[codillity] kotlin - lesson2. OddOccurrencesInArray

A non-empty array A consisting of N integers is given. The array contains an odd number of elements, and each element of the array can be paired with another element that has the same value, except for one element that is left unpaired.

For example, in array A such that:

A[0] = 9 A[1] = 3 A[2] = 9 A[3] = 3 A[4] = 9 A[5] = 7 A[6] = 9

• the elements at indexes 0 and 2 have value 9,
• the elements at indexes 1 and 3 have value 3,
• the elements at indexes 4 and 6 have value 9,
• the element at index 5 has value 7 and is unpaired.

Write a function:

class Solution { public int solution(int[] A); }

that, given an array A consisting of N integers fulfilling the above conditions, returns the value of the unpaired element.

For example, given array A such that:

A[0] = 9 A[1] = 3 A[2] = 9 A[3] = 3 A[4] = 9 A[5] = 7 A[6] = 9

the function should return 7, as explained in the example above.

Write an efficient algorithm for the following assumptions:

• N is an odd integer within the range [1..1,000,000];
• each element of array A is an integer within the range [1..1,000,000,000];
• all but one of the values in A occur an even number of times.

 

 

private fun solution(A: IntArray): Int {

//    !! time complexity O(N**2) !!
//    return A.mapIndexed { index, i -> i to index }
//        .groupBy { it.first }
//        .filterValues { it.size < 2 }
//        .keys.first()

//    !! time complexity O(N**2) !!
//    val nums = A.toList()
//    return nums.filter { item -> nums.count{ it == item} == 1}[0]

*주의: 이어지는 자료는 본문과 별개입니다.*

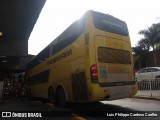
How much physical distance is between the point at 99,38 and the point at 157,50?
3448 centimetres

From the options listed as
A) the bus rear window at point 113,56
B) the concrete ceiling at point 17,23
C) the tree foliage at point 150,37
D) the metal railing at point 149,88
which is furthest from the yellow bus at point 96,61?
the tree foliage at point 150,37

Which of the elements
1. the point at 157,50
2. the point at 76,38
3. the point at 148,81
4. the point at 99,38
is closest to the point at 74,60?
the point at 76,38

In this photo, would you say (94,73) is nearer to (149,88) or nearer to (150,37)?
(149,88)

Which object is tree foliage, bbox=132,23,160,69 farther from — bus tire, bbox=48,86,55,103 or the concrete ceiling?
bus tire, bbox=48,86,55,103

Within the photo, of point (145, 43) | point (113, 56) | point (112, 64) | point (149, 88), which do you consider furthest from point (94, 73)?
point (145, 43)

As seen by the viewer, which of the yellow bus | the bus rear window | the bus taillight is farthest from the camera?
the bus rear window

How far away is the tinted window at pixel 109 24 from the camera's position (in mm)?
9304

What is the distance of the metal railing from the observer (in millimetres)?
13639

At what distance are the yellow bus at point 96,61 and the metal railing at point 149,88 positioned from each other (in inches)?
173

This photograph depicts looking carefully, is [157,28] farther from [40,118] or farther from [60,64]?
[40,118]

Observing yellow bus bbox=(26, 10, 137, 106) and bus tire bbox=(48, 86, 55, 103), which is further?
bus tire bbox=(48, 86, 55, 103)

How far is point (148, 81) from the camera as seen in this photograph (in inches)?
566

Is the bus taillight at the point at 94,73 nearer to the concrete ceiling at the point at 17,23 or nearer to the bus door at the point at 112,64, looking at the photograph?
the bus door at the point at 112,64

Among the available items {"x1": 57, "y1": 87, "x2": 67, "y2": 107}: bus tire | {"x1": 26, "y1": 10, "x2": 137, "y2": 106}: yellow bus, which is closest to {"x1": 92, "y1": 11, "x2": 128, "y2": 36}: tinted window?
{"x1": 26, "y1": 10, "x2": 137, "y2": 106}: yellow bus
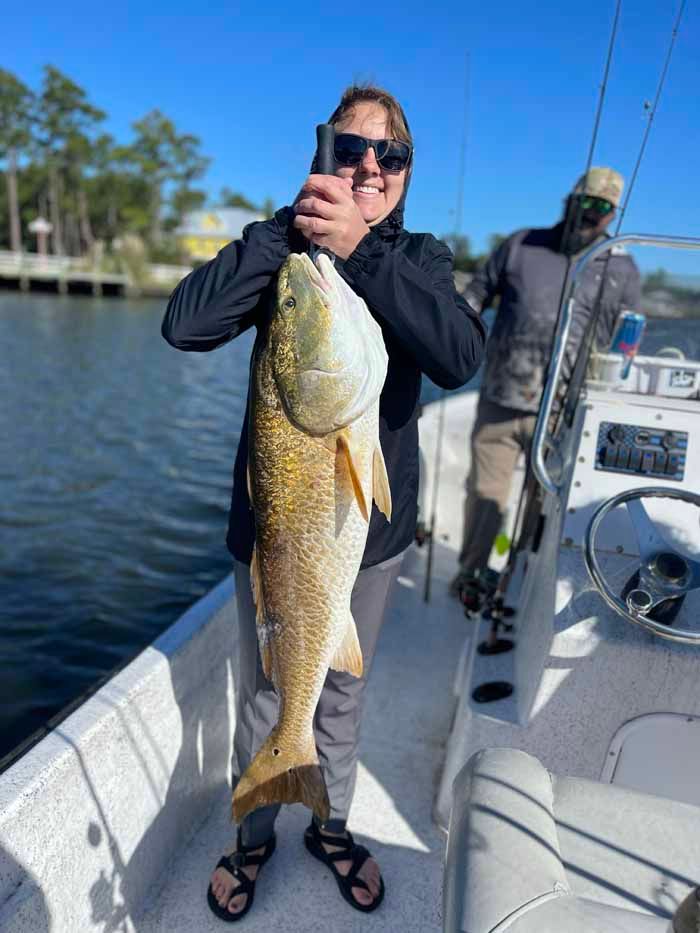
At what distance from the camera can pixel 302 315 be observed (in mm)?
1569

    /** time complex O(N) or O(N*log(N)) */
    var result = 0

    A.forEach {
        //xor 숫자가 같으면 0 다르면 1
        result = result xor it
    }
    return result

}

답지 보고 푼 케이스

 

시간 복잡도 O(N) or O(N*log(N))

xor이 binary로 바꾸게되면 서로 달랐을때만 true를 리턴해주기 때문에

result를 0으로 시작했을때, 같은값이 두번 들어오면 다시 0이 됨.

고로 중복이 제거되어 한번만 나오는 값이 리턴되는 형식.